Center for Functional Nanomaterials Seminar

The electrical and physical structures of interfaces play a determinative role in the function of electronic devices. In this talk I will describe a comprehensive program of functional interfaces grown by molecular beam epitaxy and characterized and designed using a combination of first principles theory, synchrotron x-ray diffraction and transmission electron microscopy. We apply this approach to epitaxial oxides grown on semiconductors, where a pronounced change in bonding and symmetry occurs at the oxide semiconductor interface. We can understand the origin of resulting interface structures using first principles theory by examining how the substrate couples to soft lattice modes characteristic of the oxide thin film.

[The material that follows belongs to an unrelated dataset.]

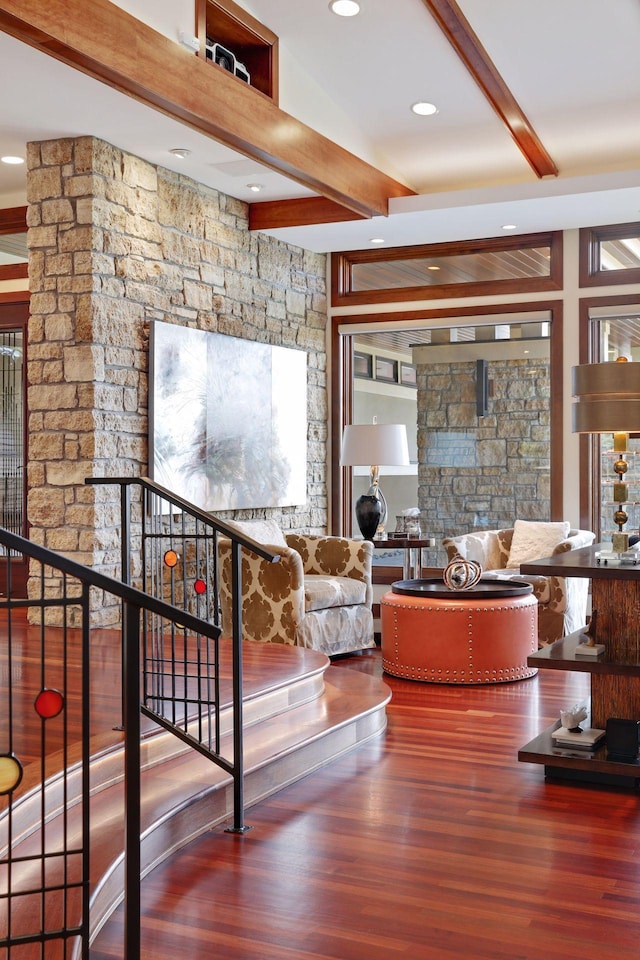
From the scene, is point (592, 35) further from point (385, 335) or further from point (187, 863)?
point (187, 863)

A simple epitaxial oxide, such as BaO/Si, responds to the change from diamond cubic to rocksalt symmetry by simple atomic displacements, which have the symmetry of the silicon surface. The application of epitaxial strain promotes a non-switchable, out-of-plane polarization for SrTiO3 on silicon that is dominated by the chemistry of the interface. For the case of BaTiO3 on Ge we have discovered that the tendency of the truncated Ge (001) surface to dimerize couples to rotation of the oxygen octehedra in BaTiO3 in a complex manner.
The results of our work on oxide-semiconductor interfaces have motivated the design of a new, monolayer ferroelectric with potential applications for non-volatile memory and logic devices. Using x-ray photoelectron spectroscopy, XPS, we have demonstrated that a monolayer of ZrO2 sets up a dipole at a silicon-Al2O3 interface, and we have shown that this dipole can be switched using an applied electric field. One current challenge is to determine the microscopic origin of the switching behavior and measure its dynamics.